The training of certain behaviors is extremely important in the Zoo because it can reduce an animal’s stress, save time, lower medical costs, and increase the safety of both trainer and animal. These benefits are mostly due to the fact that behavioral trainers have the task of teaching animals to assist in their own healthcare. For example, one of these behaviors is called “station and shift,” in which the animal comes to a designated spot when signaled. This skill can ease the stress of trying to gather an animal for medical purposes, and reduces the need for anesthesia. Animals also learn to do “body presents,” which allow trainers access to different body parts for examinations, blood work, and injections.

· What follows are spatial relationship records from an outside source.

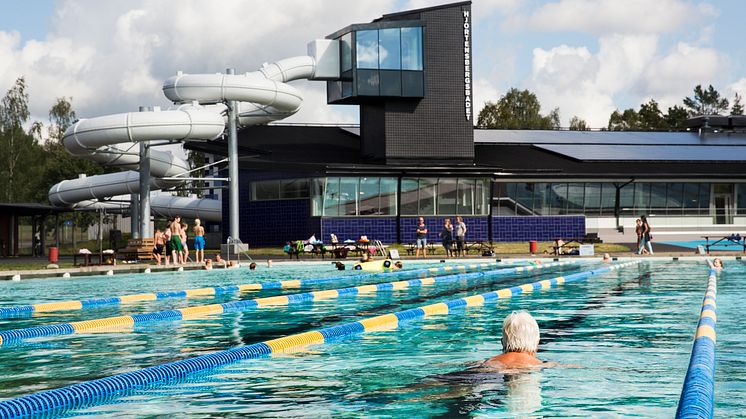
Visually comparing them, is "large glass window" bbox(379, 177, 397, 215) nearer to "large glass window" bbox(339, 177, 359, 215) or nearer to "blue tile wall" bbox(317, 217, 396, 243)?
"blue tile wall" bbox(317, 217, 396, 243)

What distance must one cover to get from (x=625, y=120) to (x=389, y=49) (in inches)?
2479

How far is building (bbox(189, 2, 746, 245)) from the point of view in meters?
45.5

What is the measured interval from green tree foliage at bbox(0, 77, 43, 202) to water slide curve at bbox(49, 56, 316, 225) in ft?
96.6

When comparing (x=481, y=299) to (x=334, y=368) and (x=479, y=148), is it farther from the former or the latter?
(x=479, y=148)

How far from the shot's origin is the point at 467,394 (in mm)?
7734

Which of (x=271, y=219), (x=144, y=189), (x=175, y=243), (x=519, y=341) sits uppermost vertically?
(x=144, y=189)

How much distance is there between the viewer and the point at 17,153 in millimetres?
79625

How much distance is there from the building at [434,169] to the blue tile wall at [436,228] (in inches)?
2.6

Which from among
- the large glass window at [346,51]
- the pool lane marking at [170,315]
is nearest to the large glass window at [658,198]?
the large glass window at [346,51]

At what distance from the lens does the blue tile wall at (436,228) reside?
45.7 m

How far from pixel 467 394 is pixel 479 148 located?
1929 inches

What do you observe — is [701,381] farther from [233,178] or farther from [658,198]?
[658,198]

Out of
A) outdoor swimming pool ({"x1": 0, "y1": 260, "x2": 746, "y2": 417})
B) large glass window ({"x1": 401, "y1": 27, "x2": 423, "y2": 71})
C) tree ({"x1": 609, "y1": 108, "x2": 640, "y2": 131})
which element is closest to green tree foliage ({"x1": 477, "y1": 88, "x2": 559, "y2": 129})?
tree ({"x1": 609, "y1": 108, "x2": 640, "y2": 131})

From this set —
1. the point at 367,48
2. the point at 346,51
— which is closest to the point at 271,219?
the point at 346,51
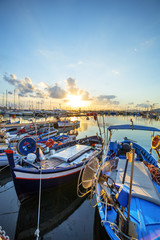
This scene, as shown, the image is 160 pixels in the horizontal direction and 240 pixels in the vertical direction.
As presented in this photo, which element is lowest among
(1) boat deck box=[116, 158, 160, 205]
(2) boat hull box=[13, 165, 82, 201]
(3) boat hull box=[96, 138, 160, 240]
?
(2) boat hull box=[13, 165, 82, 201]

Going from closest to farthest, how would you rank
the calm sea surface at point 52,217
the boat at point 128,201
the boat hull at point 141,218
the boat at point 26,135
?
the boat at point 128,201, the boat hull at point 141,218, the calm sea surface at point 52,217, the boat at point 26,135

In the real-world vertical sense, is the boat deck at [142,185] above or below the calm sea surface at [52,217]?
above

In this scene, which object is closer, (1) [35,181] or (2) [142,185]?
(2) [142,185]

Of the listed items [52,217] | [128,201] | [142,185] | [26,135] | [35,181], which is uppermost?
[128,201]

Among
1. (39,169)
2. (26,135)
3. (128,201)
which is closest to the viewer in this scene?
(128,201)

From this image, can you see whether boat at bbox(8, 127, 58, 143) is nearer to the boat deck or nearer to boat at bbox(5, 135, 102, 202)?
boat at bbox(5, 135, 102, 202)

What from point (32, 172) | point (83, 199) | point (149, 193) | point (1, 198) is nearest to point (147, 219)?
point (149, 193)

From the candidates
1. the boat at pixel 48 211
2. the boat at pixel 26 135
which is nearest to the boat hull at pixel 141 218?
the boat at pixel 48 211

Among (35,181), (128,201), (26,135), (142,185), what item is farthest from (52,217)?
(26,135)

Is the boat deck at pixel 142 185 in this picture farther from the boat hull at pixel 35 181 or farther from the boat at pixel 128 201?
the boat hull at pixel 35 181

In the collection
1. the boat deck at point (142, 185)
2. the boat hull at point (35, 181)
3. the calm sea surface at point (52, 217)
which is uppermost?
the boat deck at point (142, 185)

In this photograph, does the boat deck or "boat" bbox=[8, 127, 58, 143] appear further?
"boat" bbox=[8, 127, 58, 143]

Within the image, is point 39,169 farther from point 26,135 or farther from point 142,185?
point 26,135

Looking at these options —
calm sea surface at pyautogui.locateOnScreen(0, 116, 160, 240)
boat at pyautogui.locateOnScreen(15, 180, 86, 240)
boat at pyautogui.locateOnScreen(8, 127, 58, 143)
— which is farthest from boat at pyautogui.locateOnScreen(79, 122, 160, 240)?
boat at pyautogui.locateOnScreen(8, 127, 58, 143)
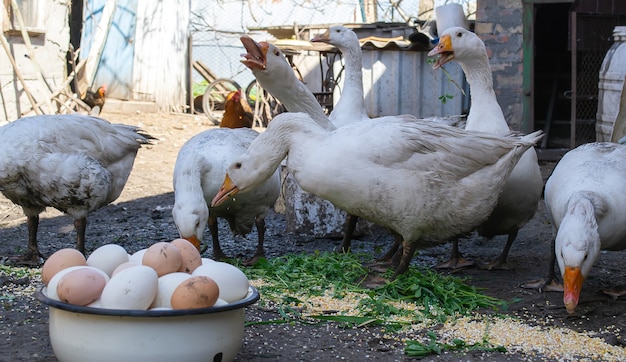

So what kind of skills should the humans have if they want a job training animals? Above all, trainers must be extremely dedicated. While humans may celebrate holidays such as Christmas or New Year’s Eve, animals do not. Rain or shine, holiday or summer break, trainers must be there for those in their care. Despite the massive commitment required for Mrs. Boyd’s job as Behavior Husbandry Manager, however, she has been able to participate in many travelling opportunities. With the Zoo, Mrs. Boyd has visited places such as Singapore, Africa, Australia, Spain, and Germany.
If these aspects of Mrs. Boyd’s job appeal to anyone, Mrs. Boyd recommends that those considering a job like hers should accumulate as much experience as they can before applying for the job. She makes the point that when applying to a job at the Zoo, it is more beneficial to have had a previous job with animals than to have worked somewhere like a restaurant. Volunteering with animal-related organizations and internships can also benefit someone’s resume by showing their dedication to the chosen career path.
The San Diego Zoo is one of the best zoos in the world, and all of its workers have applied much time and effort to get where they are today. Finding the perfect career path is not easy, but if you get out and get working, one day you might just find yourself in an enclosure with a fox or on the other side of a binturong’s leash.